▶ _PAGE EXTRACT_:

# # # # #

In fact, the classical approaches simply focus on a naïve descriptive assessment of kinematic geometry (dynamical system theories), and statistical-geometric relations (information theory), under very restrictive conditions far removed from realism.
Dynamical system theories and information theories are only able to provide diagnostic and predictive power – and then again to some extent. As such, they are operational mathematical and statistical techniques with inherent value in providing prediction frameworks when systems are “well-behaved” to the extent that their fundamental properties recur enough to give a reasonable predictive score to them.
However, prediction is beyond reach in such frameworks when non-ergodic coevolutionary systems come into play, where the invariants of motion are elusive, where there is no recurrence, no attractor, no statistical mechanics to hold on. To those classical techniques, anything not captured by them is deemed “black swan”, labeled as unpredictable until it happens. This tells scores about the practical obsolescence of classical dynamical systems and information theoretic frameworks in real-world decision making. Science – and society even more – needs a new approach to tackle prediction, and do so with fundamental causation (not merely inference) in mind.
With the new contribution “Synergistic Dynamic Causation and Prediction in Coevolutionary Spacetimes”, a new treatise on the mathematical physics of causation and predictability is thoroughly derived and discussed. Without any constraints, all derivations are thoroughly and exhaustively performed, as a service to fundamental mathematics on one hand, and to applied science and decision support agents on the other hand.
The theoretical contribution is accompanied by down-to-earth applications to detection, attribution and prediction of emerging synergistic natural hazards in under far-from-equilibrium multiscale coevolutionary socio-environmental earth system dynamics. Those applications are not only scholarly but also down-right operational, already assisting our institutional partners in formulating more informed decisions. Because it is fundamental that anything developed is aptly and swiftly applicable to assist those on the line of action protecting our society and the environment.

# # # # #

▶ _DATA EXTRACTS_:

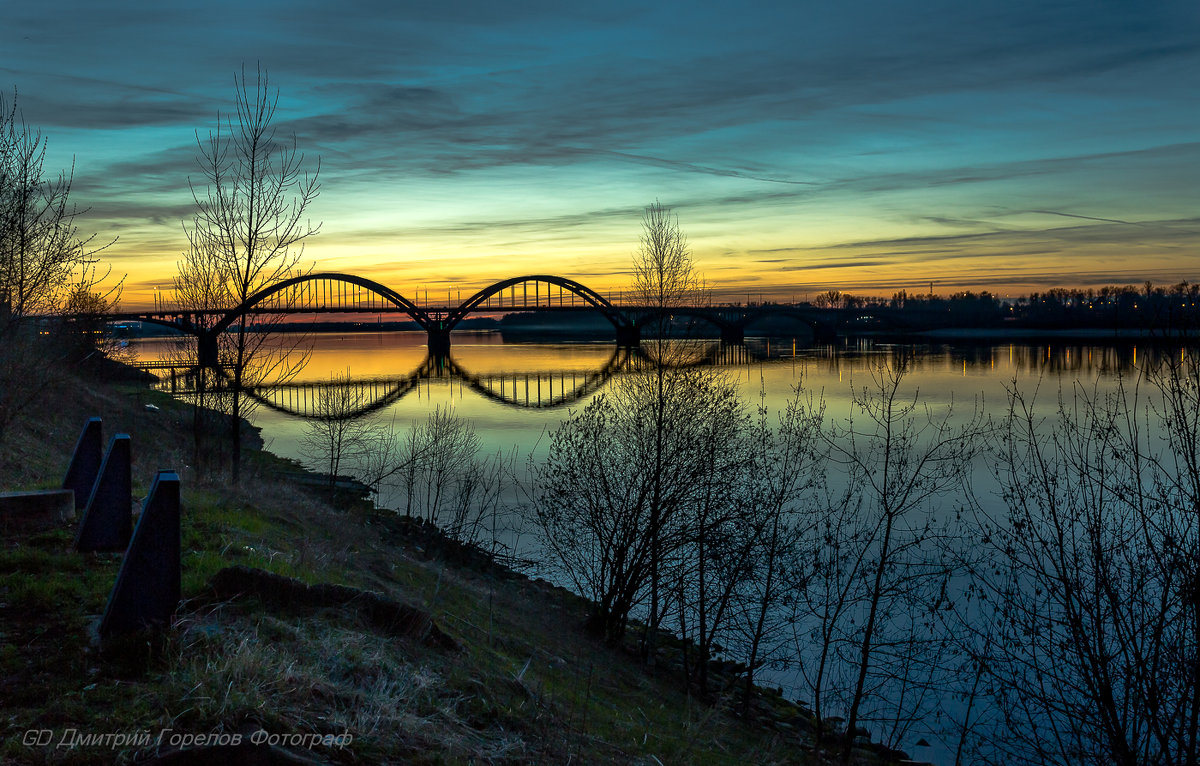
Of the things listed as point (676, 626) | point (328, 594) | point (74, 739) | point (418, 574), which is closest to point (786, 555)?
point (676, 626)

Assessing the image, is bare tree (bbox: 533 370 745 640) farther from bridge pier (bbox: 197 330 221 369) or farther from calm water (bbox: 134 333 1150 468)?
calm water (bbox: 134 333 1150 468)

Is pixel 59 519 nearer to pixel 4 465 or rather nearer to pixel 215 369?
pixel 4 465

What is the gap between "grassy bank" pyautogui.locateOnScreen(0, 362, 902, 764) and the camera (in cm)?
454

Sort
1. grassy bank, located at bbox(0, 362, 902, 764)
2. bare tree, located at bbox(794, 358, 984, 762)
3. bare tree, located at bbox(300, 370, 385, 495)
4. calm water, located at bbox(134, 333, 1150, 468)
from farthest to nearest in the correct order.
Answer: calm water, located at bbox(134, 333, 1150, 468), bare tree, located at bbox(300, 370, 385, 495), bare tree, located at bbox(794, 358, 984, 762), grassy bank, located at bbox(0, 362, 902, 764)

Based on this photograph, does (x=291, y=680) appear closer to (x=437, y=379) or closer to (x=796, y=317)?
(x=437, y=379)

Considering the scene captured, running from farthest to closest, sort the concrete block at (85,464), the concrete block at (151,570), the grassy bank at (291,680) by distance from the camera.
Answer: the concrete block at (85,464) → the concrete block at (151,570) → the grassy bank at (291,680)

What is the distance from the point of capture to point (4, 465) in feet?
38.1

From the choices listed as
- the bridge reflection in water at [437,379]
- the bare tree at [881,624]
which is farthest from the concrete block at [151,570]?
the bridge reflection in water at [437,379]

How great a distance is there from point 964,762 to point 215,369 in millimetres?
16618

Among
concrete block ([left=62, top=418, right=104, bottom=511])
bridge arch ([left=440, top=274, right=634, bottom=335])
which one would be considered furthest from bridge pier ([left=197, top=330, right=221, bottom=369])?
bridge arch ([left=440, top=274, right=634, bottom=335])

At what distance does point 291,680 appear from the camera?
5.06 meters

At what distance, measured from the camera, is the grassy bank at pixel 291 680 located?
454 centimetres

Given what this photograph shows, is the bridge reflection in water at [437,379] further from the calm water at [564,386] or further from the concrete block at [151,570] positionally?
the concrete block at [151,570]

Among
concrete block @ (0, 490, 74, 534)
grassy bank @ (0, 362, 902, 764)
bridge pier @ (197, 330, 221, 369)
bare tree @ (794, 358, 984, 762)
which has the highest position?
bridge pier @ (197, 330, 221, 369)
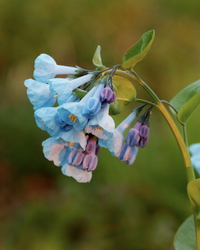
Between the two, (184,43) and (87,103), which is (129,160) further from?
(184,43)

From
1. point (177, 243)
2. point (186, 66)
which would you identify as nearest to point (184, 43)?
point (186, 66)

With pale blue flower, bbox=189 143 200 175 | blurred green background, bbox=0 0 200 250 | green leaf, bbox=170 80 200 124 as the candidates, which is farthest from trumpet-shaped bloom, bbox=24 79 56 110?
blurred green background, bbox=0 0 200 250

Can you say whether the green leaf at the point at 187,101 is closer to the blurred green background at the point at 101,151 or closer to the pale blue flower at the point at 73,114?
the pale blue flower at the point at 73,114

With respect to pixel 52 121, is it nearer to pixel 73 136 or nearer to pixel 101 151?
pixel 73 136

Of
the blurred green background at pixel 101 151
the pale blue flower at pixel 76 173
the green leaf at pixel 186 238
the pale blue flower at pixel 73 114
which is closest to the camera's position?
the pale blue flower at pixel 73 114

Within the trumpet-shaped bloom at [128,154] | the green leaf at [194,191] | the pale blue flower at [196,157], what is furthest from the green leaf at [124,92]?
the pale blue flower at [196,157]

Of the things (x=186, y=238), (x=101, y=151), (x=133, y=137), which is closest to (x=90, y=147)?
(x=133, y=137)
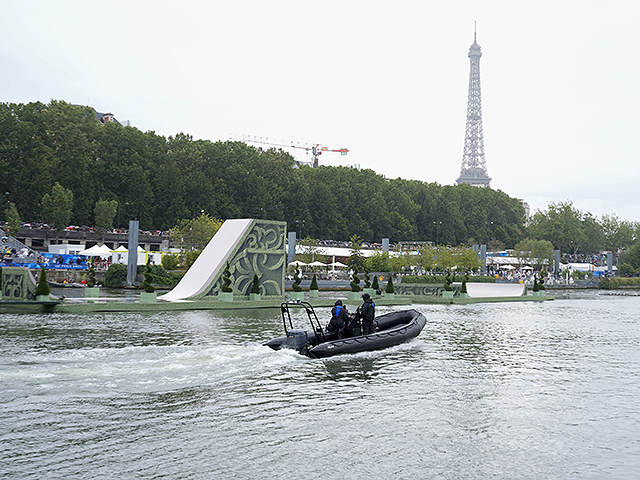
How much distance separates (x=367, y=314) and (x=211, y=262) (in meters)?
15.4

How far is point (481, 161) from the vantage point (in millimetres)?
195125

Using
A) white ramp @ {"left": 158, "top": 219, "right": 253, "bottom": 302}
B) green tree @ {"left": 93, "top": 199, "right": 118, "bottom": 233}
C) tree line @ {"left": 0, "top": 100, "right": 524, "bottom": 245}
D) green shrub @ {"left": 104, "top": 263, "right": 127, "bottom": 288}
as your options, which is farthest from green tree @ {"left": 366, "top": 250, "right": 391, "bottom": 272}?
white ramp @ {"left": 158, "top": 219, "right": 253, "bottom": 302}

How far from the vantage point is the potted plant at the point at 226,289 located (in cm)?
2916

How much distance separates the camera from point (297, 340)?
16.0 metres

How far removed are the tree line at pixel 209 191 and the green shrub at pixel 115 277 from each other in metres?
20.1

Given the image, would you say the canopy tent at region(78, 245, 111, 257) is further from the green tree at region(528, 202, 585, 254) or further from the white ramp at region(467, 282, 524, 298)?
the green tree at region(528, 202, 585, 254)

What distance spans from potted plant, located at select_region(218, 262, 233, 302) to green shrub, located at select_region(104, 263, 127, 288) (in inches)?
671

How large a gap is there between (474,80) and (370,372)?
199 m

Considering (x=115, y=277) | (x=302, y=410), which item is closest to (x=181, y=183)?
(x=115, y=277)

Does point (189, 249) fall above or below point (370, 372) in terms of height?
above

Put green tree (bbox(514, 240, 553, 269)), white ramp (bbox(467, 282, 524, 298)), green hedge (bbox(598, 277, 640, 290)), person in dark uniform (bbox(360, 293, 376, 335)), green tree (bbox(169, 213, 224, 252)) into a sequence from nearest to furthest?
person in dark uniform (bbox(360, 293, 376, 335)), white ramp (bbox(467, 282, 524, 298)), green tree (bbox(169, 213, 224, 252)), green hedge (bbox(598, 277, 640, 290)), green tree (bbox(514, 240, 553, 269))

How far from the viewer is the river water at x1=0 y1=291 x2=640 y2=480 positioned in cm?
832

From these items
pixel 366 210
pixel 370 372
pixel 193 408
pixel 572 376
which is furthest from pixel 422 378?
pixel 366 210

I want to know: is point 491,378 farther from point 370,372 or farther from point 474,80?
point 474,80
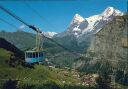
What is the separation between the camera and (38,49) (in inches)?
3167

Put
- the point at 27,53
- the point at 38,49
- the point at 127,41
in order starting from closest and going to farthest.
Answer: the point at 127,41, the point at 38,49, the point at 27,53

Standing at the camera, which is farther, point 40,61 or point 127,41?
point 40,61

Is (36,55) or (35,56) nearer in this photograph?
(36,55)

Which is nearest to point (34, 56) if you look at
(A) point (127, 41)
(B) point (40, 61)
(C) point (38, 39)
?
(B) point (40, 61)

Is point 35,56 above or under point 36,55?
under

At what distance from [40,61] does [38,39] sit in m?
28.8

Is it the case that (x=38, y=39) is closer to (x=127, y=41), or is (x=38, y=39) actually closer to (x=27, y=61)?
(x=27, y=61)

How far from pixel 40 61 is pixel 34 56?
8.68ft

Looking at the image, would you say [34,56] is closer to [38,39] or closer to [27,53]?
[27,53]

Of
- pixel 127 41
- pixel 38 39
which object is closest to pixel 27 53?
pixel 38 39

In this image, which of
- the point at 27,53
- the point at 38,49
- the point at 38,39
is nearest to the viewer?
the point at 38,39

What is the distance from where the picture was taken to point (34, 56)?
8244 cm

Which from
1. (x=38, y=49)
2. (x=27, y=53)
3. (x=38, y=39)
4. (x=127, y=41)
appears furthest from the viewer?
(x=27, y=53)

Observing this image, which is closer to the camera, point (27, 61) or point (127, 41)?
point (127, 41)
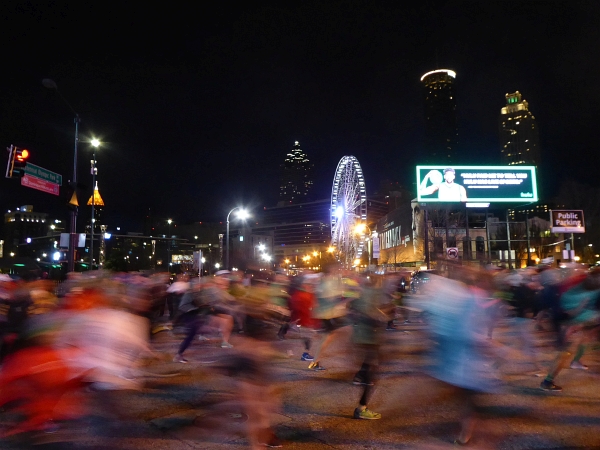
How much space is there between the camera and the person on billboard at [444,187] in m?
35.2

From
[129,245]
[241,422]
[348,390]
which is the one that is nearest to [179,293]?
[348,390]

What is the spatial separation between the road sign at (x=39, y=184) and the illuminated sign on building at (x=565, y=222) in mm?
27375

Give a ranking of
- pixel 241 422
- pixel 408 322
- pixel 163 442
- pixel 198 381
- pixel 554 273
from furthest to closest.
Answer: pixel 408 322 → pixel 554 273 → pixel 198 381 → pixel 241 422 → pixel 163 442

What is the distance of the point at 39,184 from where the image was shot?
54.7ft

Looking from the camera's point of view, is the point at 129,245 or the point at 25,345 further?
the point at 129,245

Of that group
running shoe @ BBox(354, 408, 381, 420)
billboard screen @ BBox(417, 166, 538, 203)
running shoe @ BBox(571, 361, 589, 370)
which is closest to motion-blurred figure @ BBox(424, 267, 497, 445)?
running shoe @ BBox(354, 408, 381, 420)

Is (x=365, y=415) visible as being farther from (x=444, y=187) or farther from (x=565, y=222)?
(x=444, y=187)

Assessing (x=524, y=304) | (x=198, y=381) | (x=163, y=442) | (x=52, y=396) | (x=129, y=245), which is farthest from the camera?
(x=129, y=245)

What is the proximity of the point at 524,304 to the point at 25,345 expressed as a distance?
491 inches

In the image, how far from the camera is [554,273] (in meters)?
11.0

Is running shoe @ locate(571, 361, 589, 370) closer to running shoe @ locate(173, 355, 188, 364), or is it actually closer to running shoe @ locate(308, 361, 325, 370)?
running shoe @ locate(308, 361, 325, 370)

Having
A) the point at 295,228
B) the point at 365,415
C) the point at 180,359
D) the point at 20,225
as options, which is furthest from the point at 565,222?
the point at 295,228

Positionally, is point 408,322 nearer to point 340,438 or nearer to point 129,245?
point 340,438

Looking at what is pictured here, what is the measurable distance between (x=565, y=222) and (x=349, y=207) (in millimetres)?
20916
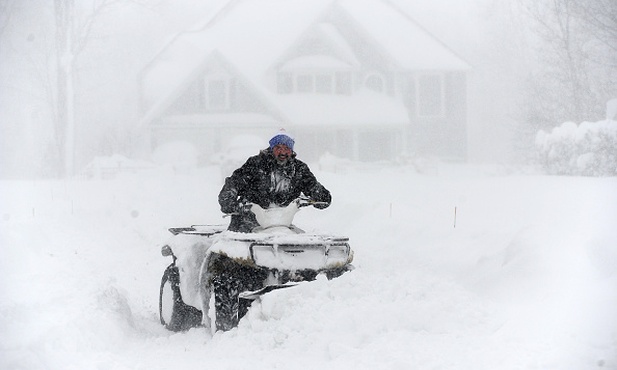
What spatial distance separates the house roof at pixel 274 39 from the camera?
90.3 ft

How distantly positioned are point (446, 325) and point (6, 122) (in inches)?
1175

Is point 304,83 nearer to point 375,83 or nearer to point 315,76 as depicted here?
point 315,76

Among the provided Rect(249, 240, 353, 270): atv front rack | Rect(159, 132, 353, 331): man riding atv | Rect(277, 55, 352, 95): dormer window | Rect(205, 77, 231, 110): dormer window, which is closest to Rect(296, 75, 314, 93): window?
Rect(277, 55, 352, 95): dormer window

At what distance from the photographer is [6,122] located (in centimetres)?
3238

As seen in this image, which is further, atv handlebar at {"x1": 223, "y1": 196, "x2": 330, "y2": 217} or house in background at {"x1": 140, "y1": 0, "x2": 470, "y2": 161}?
house in background at {"x1": 140, "y1": 0, "x2": 470, "y2": 161}

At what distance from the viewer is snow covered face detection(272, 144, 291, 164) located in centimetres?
704

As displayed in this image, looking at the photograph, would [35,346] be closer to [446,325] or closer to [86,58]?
[446,325]

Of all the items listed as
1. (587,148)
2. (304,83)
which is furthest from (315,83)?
(587,148)

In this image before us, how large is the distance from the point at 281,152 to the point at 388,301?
1681 mm

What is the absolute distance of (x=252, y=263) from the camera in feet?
20.5

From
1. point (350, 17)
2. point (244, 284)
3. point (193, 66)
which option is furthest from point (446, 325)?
point (350, 17)

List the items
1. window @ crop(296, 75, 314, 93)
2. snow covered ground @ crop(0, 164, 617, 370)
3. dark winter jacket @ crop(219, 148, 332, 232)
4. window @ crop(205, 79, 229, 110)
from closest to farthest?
snow covered ground @ crop(0, 164, 617, 370) → dark winter jacket @ crop(219, 148, 332, 232) → window @ crop(205, 79, 229, 110) → window @ crop(296, 75, 314, 93)

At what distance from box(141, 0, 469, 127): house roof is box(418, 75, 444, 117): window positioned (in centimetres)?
44

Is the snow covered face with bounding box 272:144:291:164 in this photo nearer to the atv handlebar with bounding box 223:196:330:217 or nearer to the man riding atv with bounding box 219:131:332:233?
the man riding atv with bounding box 219:131:332:233
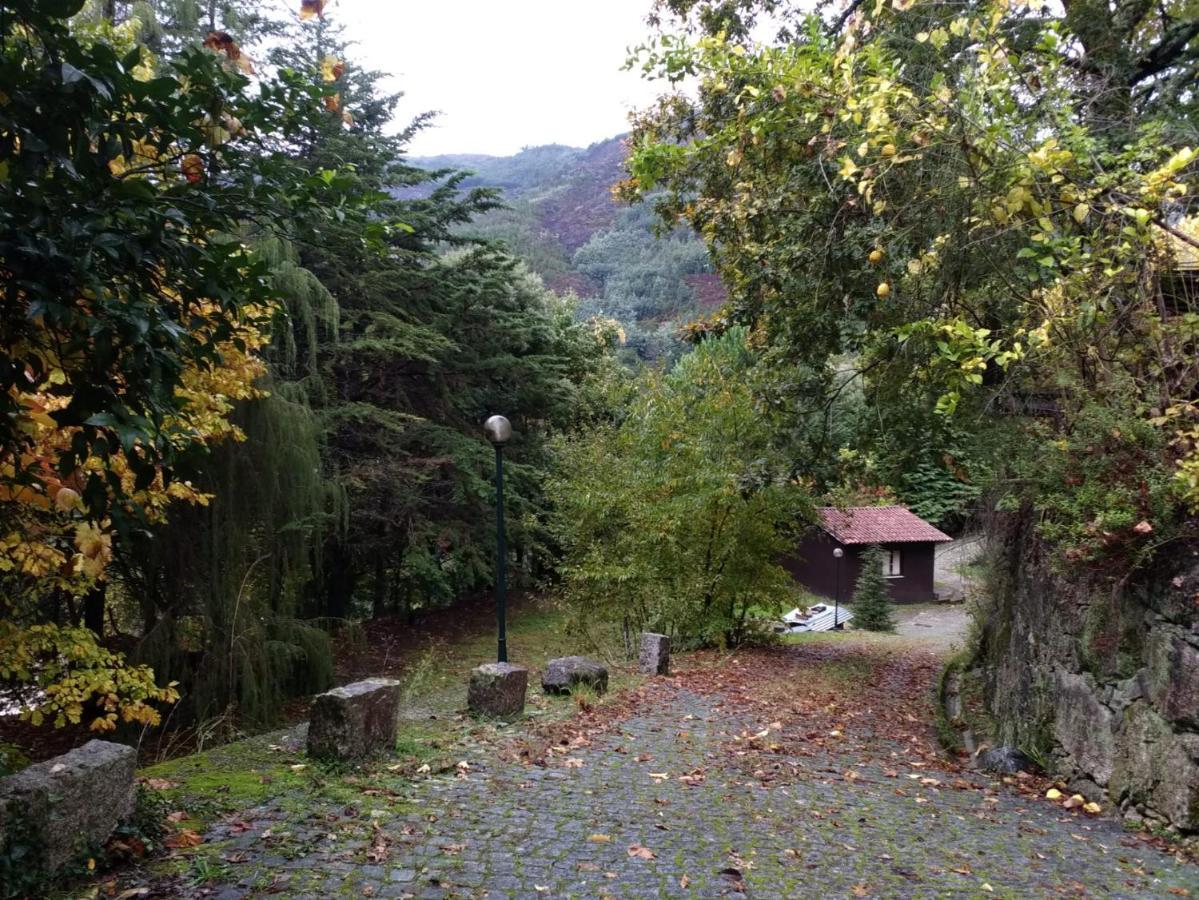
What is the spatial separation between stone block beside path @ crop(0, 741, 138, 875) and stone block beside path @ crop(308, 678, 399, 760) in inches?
70.0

# # # # #

▶ _WORK ITEM A_: In the passage on causation and prediction, what do classical techniques call anything they fail to capture?
▶ _WORK ITEM B_: Using the passage on causation and prediction, explain why prediction is out of reach for classical frameworks when non-ergodic coevolutionary systems come into play.

▶ _EXPECTED OUTPUT A_: They call it a "black swan," labeled as unpredictable until it happens.

▶ _EXPECTED OUTPUT B_: In such systems the invariants of motion are elusive. There is no recurrence, no attractor and no statistical mechanics to hold on to. The classical frameworks give a reasonable predictive score only when a system's fundamental properties recur enough, so they cannot predict these systems.